=== YOUR OBJECTIVE ===
Restate the records in full, so that each line matches the original exactly.

BEGIN THE DATA

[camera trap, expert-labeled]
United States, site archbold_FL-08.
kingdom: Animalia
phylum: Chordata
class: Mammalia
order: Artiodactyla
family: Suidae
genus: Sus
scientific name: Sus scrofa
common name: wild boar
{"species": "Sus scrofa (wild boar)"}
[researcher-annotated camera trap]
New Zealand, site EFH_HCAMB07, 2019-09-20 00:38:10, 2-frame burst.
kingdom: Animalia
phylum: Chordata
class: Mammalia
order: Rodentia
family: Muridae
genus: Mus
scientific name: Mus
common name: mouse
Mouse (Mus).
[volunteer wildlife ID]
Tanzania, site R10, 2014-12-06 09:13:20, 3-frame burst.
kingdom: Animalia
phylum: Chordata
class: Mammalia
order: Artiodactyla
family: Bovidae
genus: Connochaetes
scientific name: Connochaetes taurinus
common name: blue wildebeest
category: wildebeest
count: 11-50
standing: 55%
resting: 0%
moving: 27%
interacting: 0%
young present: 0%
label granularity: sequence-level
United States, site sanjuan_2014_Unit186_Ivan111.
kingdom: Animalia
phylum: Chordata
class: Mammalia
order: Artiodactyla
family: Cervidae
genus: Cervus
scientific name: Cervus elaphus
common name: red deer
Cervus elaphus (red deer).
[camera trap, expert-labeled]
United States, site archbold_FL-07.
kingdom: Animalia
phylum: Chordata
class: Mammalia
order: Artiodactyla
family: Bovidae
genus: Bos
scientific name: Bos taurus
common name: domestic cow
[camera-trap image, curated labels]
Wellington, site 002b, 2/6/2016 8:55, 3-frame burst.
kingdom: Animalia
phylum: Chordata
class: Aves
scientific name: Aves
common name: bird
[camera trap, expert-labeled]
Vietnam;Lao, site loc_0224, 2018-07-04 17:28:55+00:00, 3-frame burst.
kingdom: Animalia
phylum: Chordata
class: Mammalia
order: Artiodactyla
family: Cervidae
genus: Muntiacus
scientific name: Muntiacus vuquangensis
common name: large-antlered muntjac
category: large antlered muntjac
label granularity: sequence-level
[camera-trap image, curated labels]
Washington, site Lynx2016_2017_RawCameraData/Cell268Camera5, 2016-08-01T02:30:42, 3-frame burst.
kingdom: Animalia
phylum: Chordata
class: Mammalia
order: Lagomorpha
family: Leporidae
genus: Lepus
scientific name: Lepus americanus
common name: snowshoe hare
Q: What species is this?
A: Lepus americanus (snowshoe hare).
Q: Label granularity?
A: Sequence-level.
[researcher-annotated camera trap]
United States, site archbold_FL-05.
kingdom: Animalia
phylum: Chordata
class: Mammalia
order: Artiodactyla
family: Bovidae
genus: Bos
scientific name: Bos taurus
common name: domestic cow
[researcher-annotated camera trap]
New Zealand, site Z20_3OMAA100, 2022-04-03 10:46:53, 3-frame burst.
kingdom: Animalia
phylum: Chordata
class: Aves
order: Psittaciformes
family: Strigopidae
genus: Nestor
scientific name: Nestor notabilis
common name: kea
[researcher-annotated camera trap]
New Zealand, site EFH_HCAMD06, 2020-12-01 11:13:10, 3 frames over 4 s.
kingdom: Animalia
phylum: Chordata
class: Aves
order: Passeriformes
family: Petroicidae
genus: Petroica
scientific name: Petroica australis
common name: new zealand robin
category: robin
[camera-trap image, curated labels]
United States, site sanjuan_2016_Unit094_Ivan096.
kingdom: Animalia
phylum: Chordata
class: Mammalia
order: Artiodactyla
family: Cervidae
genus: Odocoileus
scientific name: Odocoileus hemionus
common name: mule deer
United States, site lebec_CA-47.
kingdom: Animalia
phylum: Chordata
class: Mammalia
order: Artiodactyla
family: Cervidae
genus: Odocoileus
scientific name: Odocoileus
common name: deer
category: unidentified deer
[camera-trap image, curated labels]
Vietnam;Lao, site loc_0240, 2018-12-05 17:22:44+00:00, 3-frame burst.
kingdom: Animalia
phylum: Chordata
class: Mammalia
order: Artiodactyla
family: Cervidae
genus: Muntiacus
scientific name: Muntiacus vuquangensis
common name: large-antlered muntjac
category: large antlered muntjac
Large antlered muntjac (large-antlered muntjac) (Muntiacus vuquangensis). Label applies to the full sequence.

END THE DATA

=== RESULT FOR THIS EXERCISE ===
[camera trap, expert-labeled]
United States, site archbold_FL-08.
kingdom: Animalia
phylum: Chordata
class: Mammalia
order: Artiodactyla
family: Suidae
genus: Sus
scientific name: Sus scrofa
common name: wild boar
{"species": "Sus scrofa (wild boar)"}
[researcher-annotated camera trap]
New Zealand, site EFH_HCAMB07, 2019-09-20 00:38:10, 2-frame burst.
kingdom: Animalia
phylum: Chordata
class: Mammalia
order: Rodentia
family: Muridae
genus: Mus
scientific name: Mus
common name: mouse
Mouse (Mus).
[volunteer wildlife ID]
Tanzania, site R10, 2014-12-06 09:13:20, 3-frame burst.
kingdom: Animalia
phylum: Chordata
class: Mammalia
order: Artiodactyla
family: Bovidae
genus: Connochaetes
scientific name: Connochaetes taurinus
common name: blue wildebeest
category: wildebeest
count: 11-50
standing: 55%
resting: 0%
moving: 27%
interacting: 0%
young present: 0%
label granularity: sequence-level
United States, site sanjuan_2014_Unit186_Ivan111.
kingdom: Animalia
phylum: Chordata
class: Mammalia
order: Artiodactyla
family: Cervidae
genus: Cervus
scientific name: Cervus elaphus
common name: red deer
Cervus elaphus (red deer).
[camera trap, expert-labeled]
United States, site archbold_FL-07.
kingdom: Animalia
phylum: Chordata
class: Mammalia
order: Artiodactyla
family: Bovidae
genus: Bos
scientific name: Bos taurus
common name: domestic cow
[camera-trap image, curated labels]
Wellington, site 002b, 2/6/2016 8:55, 3-frame burst.
kingdom: Animalia
phylum: Chordata
class: Aves
scientific name: Aves
common name: bird
[camera trap, expert-labeled]
Vietnam;Lao, site loc_0224, 2018-07-04 17:28:55+00:00, 3-frame burst.
kingdom: Animalia
phylum: Chordata
class: Mammalia
order: Artiodactyla
family: Cervidae
genus: Muntiacus
scientific name: Muntiacus vuquangensis
common name: large-antlered muntjac
category: large antlered muntjac
label granularity: sequence-level
[camera-trap image, curated labels]
Washington, site Lynx2016_2017_RawCameraData/Cell268Camera5, 2016-08-01T02:30:42, 3-frame burst.
kingdom: Animalia
phylum: Chordata
class: Mammalia
order: Lagomorpha
family: Leporidae
genus: Lepus
scientific name: Lepus americanus
common name: snowshoe hare
Q: What species is this?
A: Lepus americanus (snowshoe hare).
Q: Label granularity?
A: Sequence-level.
[researcher-annotated camera trap]
United States, site archbold_FL-05.
kingdom: Animalia
phylum: Chordata
class: Mammalia
order: Artiodactyla
family: Bovidae
genus: Bos
scientific name: Bos taurus
common name: domestic cow
[researcher-annotated camera trap]
New Zealand, site Z20_3OMAA100, 2022-04-03 10:46:53, 3-frame burst.
kingdom: Animalia
phylum: Chordata
class: Aves
order: Psittaciformes
family: Strigopidae
genus: Nestor
scientific name: Nestor notabilis
common name: kea
[researcher-annotated camera trap]
New Zealand, site EFH_HCAMD06, 2020-12-01 11:13:10, 3 frames over 4 s.
kingdom: Animalia
phylum: Chordata
class: Aves
order: Passeriformes
family: Petroicidae
genus: Petroica
scientific name: Petroica australis
common name: new zealand robin
category: robin
[camera-trap image, curated labels]
United States, site sanjuan_2016_Unit094_Ivan096.
kingdom: Animalia
phylum: Chordata
class: Mammalia
order: Artiodactyla
family: Cervidae
genus: Odocoileus
scientific name: Odocoileus hemionus
common name: mule deer
United States, site lebec_CA-47.
kingdom: Animalia
phylum: Chordata
class: Mammalia
order: Artiodactyla
family: Cervidae
genus: Odocoileus
scientific name: Odocoileus
common name: deer
category: unidentified deer
[camera-trap image, curated labels]
Vietnam;Lao, site loc_0240, 2018-12-05 17:22:44+00:00, 3-frame burst.
kingdom: Animalia
phylum: Chordata
class: Mammalia
order: Artiodactyla
family: Cervidae
genus: Muntiacus
scientific name: Muntiacus vuquangensis
common name: large-antlered muntjac
category: large antlered muntjac
Large antlered muntjac (large-antlered muntjac) (Muntiacus vuquangensis). Label applies to the full sequence.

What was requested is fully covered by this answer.